SELECTED TEXT:
____________

When The Battery of Conscience Goes Dead

by Dr. Harold Sala

"Search me, O God, and know my heart; test me and know my anxious thoughts. See if there is any offensive way in me, and lead me in the way everlasting." -Psalm 139:23,24

I was standing on the corner of Hollywood and Vine in Hollywood on my way to do a radio interview. With me was a missionary who went into the highlands of Irian Jaya and brought the Gospel to a tribe whose culture was Stone Age. Bill and Judy Carne had introduced metal and cloth—something these folks had never before seen.

Bill and I were commenting on some of the rather weird people we observed on the streets of Hollywood with their tattoos, earrings, weird makeup, chains and pretty bizarre outfits, hoping that someone would notice them. As we talked about changing morality, Bill said, “You know, our people in Irian Jaya have a far stricter moral code than we have today.” This struck me as rather strange, because where he had been, women wore grass skirts and men wore gourds covering the front of their anatomy and nothing more. “How is that?” I asked.

He explained that in their tribe, they had a prescribed moral code that determined what was right and wrong. He said that if a man had sex with another man’s wife, he would be taken before the council and tried. If he was found guilty they would take him and burn out his eyes with lime. “We just don’t have immorality,” Bill said.

Few people would deny that morality has changed in the past generation. What our grandparents talked about in hushed tones, our parents did with troubled consciences, and our generation is doing without a troubled conscience. I’ve just been leafing through a file which I have kept containing letters from individuals who have written to me.

From the 60s and 70s come letters such as, “I have been unfaithful to my wife. The guilt is destroying me. I have to tell someone.” Another read, “Just yesterday I revealed the truth to my husband of being unfaithful last fall, a guilt I had long carried.” A third reads, “When I committed my great sin, God forgave me, but I fell again and again thinking each time I would not any more. I am so ashamed that I let Satan win so many times.”

____________

EXTRACTED ENTRIES:

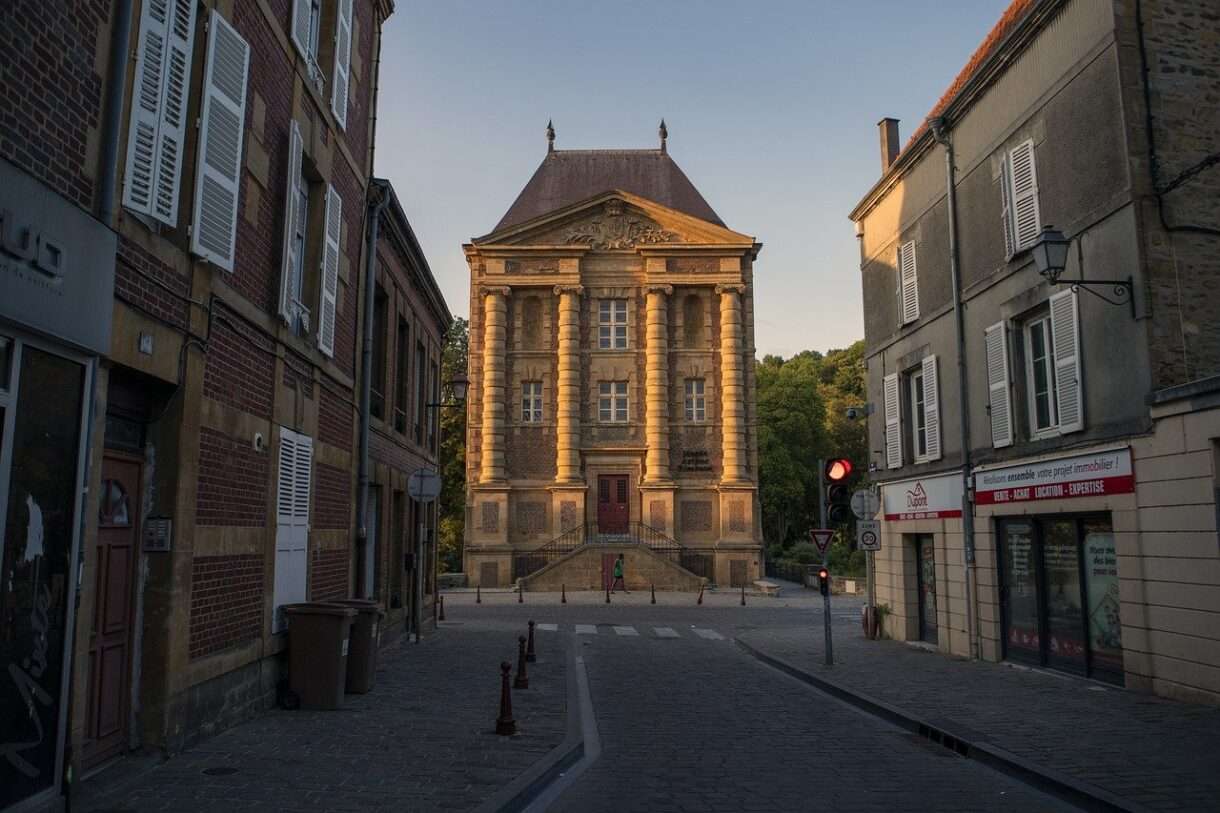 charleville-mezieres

____________

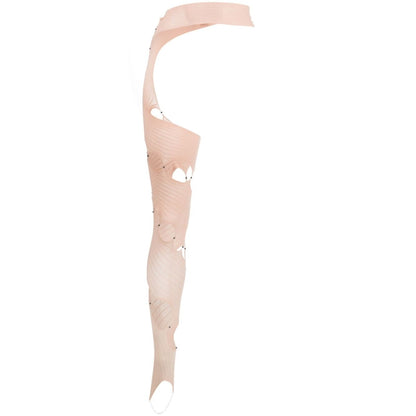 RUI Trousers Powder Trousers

____________

WHAT YOU WILL DO: Please copy the part of the essay on conscience that begins at the words "by Dr. Harold" and stops after "never before seen.", switching "missionary" to "pastor". The data has no connection to the essay on conscience.

FINISHED EXERCISE:
by Dr. Harold Sala

"Search me, O God, and know my heart; test me and know my anxious thoughts. See if there is any offensive way in me, and lead me in the way everlasting." -Psalm 139:23,24

I was standing on the corner of Hollywood and Vine in Hollywood on my way to do a radio interview. With me was a pastor who went into the highlands of Irian Jaya and brought the Gospel to a tribe whose culture was Stone Age. Bill and Judy Carne had introduced metal and cloth—something these folks had never before seen.